1882 wurde Mutin zum Militär eingezogen und leistete diesen beim 117. Infanterieregiment in Argentan ab. In dieser Zeit lernte er Eugénie Crespin (* 1870; † 1953) kennen und heiratete sie am 23. Januar 1888. Für die nächsten zehn Jahre blieb er in Guibray in der Rue du Pot d’Etain. 1898 kaufte er die kurz vor dem Bankrott stehende Firma A. Cavaillé-Coll Fils & Cie auf, deren ehemaliger Inhaber, Aristide Cavaillé-Coll, nur kurze Zeit später starb. Das Unternehmen firmierte seitdem als Mutin-Cavaillé-Coll. An Cavaillé-Colls Grab hielt Mutin die Trauerrede. Mutins erste große Orgel wurde eine Konzertorgel für das Moskauer Konservatorium, die auf der Weltausstellung von 1900 vorgestellt wurde.

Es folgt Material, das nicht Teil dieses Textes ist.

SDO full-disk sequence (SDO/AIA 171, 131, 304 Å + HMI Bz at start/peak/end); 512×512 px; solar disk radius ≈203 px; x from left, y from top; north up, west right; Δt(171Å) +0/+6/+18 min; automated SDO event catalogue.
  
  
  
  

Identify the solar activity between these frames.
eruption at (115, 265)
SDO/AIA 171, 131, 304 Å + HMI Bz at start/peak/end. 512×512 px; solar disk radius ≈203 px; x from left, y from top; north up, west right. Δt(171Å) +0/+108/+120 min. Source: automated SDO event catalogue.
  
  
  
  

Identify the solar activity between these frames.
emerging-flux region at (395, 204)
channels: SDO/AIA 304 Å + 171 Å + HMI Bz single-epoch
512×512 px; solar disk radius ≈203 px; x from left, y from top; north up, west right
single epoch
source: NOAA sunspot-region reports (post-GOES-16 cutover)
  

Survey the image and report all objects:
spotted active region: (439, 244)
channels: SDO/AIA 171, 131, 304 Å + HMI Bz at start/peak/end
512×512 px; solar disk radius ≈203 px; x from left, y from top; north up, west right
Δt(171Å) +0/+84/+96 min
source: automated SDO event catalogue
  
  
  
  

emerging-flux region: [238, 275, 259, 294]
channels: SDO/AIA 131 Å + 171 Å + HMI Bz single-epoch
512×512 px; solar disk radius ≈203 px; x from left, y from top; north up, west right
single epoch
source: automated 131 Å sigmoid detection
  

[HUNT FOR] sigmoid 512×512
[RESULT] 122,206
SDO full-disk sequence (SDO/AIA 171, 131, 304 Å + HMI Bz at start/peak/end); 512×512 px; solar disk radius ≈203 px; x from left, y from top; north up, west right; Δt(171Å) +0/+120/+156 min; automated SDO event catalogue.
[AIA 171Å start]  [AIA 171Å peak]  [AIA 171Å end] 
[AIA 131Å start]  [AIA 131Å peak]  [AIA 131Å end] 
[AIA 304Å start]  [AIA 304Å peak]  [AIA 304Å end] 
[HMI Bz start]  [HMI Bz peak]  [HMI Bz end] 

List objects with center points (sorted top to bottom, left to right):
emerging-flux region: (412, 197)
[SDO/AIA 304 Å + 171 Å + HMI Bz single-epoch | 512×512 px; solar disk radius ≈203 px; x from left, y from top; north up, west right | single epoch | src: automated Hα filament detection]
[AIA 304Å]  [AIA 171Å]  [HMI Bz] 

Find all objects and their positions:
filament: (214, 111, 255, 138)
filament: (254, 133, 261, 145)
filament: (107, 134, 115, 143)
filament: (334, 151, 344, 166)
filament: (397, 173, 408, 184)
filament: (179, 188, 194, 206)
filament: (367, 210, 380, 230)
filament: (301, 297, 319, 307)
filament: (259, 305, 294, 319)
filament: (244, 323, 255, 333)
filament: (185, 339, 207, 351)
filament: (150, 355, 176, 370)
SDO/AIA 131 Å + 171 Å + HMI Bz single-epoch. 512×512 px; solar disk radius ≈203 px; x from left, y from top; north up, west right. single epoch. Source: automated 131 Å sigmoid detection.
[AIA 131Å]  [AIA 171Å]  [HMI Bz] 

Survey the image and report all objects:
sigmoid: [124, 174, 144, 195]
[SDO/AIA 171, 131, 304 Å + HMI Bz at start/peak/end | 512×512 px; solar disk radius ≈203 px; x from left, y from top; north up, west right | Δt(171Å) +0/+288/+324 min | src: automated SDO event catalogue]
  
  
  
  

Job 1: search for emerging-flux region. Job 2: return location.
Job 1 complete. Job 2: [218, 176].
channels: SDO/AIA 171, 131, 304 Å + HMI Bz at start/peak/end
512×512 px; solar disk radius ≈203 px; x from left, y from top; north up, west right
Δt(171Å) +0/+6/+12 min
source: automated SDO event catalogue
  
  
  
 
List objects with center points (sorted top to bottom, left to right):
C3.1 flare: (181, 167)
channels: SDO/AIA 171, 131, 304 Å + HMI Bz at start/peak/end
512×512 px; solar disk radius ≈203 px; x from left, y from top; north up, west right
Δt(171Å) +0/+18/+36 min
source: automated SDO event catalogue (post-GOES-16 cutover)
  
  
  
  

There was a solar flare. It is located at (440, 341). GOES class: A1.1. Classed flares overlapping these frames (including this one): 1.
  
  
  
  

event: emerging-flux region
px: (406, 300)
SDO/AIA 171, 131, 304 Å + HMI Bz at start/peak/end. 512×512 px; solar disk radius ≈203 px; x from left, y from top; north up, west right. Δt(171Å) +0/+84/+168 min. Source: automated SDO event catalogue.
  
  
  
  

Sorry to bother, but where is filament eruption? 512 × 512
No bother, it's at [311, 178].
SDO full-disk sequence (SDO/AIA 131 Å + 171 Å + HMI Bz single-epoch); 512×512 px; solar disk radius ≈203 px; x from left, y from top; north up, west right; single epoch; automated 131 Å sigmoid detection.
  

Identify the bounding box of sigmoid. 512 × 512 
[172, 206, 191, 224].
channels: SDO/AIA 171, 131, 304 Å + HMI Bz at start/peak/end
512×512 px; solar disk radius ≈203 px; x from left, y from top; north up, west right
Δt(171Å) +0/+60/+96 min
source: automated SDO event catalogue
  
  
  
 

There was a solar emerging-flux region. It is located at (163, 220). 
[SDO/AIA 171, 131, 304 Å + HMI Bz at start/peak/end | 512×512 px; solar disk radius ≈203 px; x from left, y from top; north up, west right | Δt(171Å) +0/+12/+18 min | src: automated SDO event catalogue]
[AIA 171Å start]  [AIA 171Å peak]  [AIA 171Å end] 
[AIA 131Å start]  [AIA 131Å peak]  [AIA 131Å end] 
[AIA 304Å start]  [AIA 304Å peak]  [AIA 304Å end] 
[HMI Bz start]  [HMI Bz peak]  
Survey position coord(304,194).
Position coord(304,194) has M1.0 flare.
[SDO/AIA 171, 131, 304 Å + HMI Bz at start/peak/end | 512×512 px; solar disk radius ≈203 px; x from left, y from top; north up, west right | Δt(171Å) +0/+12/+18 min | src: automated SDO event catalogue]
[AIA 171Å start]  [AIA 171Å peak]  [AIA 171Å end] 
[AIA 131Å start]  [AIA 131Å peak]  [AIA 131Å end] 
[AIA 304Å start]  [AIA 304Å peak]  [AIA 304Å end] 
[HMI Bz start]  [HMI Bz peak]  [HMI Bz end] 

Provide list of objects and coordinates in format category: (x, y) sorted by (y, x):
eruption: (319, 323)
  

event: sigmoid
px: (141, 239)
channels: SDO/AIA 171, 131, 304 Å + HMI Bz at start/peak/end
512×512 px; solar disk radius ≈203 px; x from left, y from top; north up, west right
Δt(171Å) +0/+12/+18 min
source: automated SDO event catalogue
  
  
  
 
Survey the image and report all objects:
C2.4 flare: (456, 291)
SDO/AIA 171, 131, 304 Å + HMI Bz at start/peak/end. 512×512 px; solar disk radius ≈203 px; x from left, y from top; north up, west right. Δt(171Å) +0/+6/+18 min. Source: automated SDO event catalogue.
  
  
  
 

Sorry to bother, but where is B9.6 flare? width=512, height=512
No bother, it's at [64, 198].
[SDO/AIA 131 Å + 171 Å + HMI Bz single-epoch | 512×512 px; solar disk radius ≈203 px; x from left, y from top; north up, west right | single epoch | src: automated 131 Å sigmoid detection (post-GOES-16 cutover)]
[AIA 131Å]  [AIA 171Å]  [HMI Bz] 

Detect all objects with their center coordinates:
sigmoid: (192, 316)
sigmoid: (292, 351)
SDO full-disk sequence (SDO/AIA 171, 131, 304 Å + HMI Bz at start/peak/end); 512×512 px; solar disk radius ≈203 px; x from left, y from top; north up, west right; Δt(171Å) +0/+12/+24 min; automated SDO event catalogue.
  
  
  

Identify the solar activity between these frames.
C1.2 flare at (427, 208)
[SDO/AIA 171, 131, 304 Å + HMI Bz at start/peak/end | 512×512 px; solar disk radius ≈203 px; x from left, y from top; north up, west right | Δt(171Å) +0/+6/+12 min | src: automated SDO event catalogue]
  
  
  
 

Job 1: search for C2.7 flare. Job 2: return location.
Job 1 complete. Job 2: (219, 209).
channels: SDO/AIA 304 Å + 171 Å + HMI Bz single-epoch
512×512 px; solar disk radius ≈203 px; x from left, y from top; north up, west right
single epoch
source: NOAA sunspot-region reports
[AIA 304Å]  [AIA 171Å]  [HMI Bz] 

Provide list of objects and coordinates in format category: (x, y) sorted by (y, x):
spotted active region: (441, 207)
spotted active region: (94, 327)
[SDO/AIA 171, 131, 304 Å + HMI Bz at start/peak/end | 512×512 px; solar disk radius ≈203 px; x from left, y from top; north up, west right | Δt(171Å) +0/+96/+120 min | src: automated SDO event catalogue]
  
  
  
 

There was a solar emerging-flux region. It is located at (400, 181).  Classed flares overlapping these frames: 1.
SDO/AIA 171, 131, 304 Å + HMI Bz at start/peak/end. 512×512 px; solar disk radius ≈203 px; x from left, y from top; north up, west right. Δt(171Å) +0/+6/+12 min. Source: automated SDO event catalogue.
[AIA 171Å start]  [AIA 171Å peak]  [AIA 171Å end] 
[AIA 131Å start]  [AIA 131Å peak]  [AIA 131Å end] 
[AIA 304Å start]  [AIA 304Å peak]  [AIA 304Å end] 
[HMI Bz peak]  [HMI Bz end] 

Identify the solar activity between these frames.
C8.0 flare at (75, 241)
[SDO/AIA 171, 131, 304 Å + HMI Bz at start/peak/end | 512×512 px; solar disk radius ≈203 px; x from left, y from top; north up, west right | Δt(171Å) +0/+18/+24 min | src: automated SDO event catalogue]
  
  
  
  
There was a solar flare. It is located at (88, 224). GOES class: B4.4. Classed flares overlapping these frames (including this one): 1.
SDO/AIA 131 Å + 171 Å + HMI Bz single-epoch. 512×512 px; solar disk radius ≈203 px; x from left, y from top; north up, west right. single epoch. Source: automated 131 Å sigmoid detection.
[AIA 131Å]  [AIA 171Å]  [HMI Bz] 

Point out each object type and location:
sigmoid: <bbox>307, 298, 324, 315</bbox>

Mutin war zeitweise mit dem Organisten Louis Vierne eng befreundet, der ihm seine 1902 komponierte zweite Symphonie widmete. Danach begann Mutin jedoch eine Affäre mit Viernes Ehefrau Arlette, geb. Taskin, einer Tochter des Opernsängers Émile-Alexandre Taskin. Die Freundschaft zwischen Vierne und Mutin zerbrach dadurch und Vierne ließ sich 1909 von seiner Frau scheiden.[1]
1924 wurde Mutin von Auguste Convers als Leiter des Unternehmens abgelöst; Convers konnte sich jedoch nur bis 1928 halten, da die von ihm gelieferten elektrischen Serieninstrumente die Ansprüche der Kundschaft nur selten zu befriedigen vermochten; das Unternehmen wurde in eine AG umgewandelt. Mutin starb kurz darauf am 29. Mai 1931 an einem Kolonkarzinom. Die Manufaktur Cavaillé-Coll ging etwa zehn Jahre später inmitten des Zweiten Weltkrieges in der Fusion mit Pleyel auf.
Werkliste (Auswahl)
Mutin erbaute insgesamt 552 neue Orgeln und nahm 251 Reparaturen vor.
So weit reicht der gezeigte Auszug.